-------- Selected extract
It’s not often that I come across a product that revolutionizes my climbing.
When I tore the A2, 3, and 4 pulleys in my left ring finger, I knew I was facing an uphill battle. I saw a hand specialist and went through a month of physical therapy after taking two full months off. Once I resumed climbing, it was a pretty slow process. Jugs only for about two months, though I would work in a few crimps – but nothing truly weight-bearing.
After about six months, I was climbing pretty hard again – though not back to my previous levels and definitely no hard crimping!
Enter the Spiky Finger Massager. I had remembered a friend mentioning this little ring as something that kept him climbing and crimping hard through various finger injuries. I figured why not give it a shot. I emailed Michael Stainthorpe, and after $20 and less than a week’s time, I had two Spikys straight from the UK.
At first, the rings look like some sort of medieval torture device of sorts – a tiny silver band made up of little metal spikes. But let me tell you, this thing has saved my climbing.
All you do is roll it up and down your finger – that’s it. So simple. At first it feels really strange, not quite painful, just weird. But you definitely get used to it. Now what is it actually doing? It’s promoting blood flow to the fingers – a place that generally has very poor circulation. This can help your body repair damage, help get your fingers warm before a session, or prevent them from getting too cold between burns on a project.
----------------
-------- Data section
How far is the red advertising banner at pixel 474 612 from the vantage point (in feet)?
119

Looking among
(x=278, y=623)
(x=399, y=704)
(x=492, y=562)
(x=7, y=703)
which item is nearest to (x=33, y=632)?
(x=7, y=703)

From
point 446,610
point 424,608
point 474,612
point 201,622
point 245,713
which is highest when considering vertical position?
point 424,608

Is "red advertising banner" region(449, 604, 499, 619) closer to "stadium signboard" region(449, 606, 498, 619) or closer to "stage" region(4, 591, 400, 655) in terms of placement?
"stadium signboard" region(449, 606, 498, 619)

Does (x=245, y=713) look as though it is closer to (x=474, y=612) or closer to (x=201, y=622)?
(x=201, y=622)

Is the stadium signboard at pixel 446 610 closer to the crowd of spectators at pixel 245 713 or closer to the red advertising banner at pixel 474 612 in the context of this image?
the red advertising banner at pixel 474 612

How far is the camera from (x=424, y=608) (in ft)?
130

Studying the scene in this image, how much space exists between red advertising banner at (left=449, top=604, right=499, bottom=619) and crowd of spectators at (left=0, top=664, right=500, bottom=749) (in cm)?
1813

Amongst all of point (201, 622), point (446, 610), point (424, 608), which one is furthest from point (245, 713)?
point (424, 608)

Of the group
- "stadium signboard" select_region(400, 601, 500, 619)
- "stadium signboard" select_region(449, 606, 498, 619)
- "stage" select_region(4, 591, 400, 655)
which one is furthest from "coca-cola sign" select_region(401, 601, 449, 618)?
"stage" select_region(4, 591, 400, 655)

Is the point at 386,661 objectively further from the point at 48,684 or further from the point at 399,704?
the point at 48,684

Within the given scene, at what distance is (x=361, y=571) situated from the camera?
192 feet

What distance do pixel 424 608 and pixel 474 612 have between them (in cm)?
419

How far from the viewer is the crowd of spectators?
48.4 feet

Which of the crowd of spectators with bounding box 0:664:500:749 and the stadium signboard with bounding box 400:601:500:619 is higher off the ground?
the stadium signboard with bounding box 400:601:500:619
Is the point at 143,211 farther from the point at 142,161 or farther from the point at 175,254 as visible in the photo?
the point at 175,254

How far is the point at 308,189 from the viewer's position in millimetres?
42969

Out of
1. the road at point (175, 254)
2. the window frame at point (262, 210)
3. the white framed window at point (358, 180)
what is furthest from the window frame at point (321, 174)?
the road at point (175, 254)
----------------
**Aim of the task:** Write the next part of the climber's review of the Spiky Finger Massager, picking up right after its final sentence.

**Exercise output:**
It’s effective, and I use mine before, during, and after sessions. It’s always in my pocket, and I’ll use it during class or on the train to work. It really just feels good, and it definitely soothes those aches and pains. When I started using a Spiky, I still had pain and some decreased range of motion in my ring finger, and I also had less severe strains in both middle fingers. After using a Spiky, the pain went away and I had full range of motion. At first, this was only temporary – but with a surprisingly short period of time and continued caution with my climbing, my fingers felt completely healed. For reference, when I started using a Spiky, my fingers still felt injured, and I was still taping regularly; one month later, I was placing 6th in Advanced at the Portland Boulder Rally. Quite a turnaround.
With all of this said, if you have a severe finger injury – seek professional medical help. As climbers, we know how serious those injuries can be, so don’t neglect it, and don’t try to climb through it. I’d rather take some time off now than be shelved for an extended period in the future because I was stubborn!
You can also find similar products on Amazon, but from what I’ve heard from friends, they’re not as good as the one Michael sells on his website.
These Spikys are absolutely fantastic as a preventative measure and a therapeutic one during the later stages of the injury rehab process. I highly recommend it!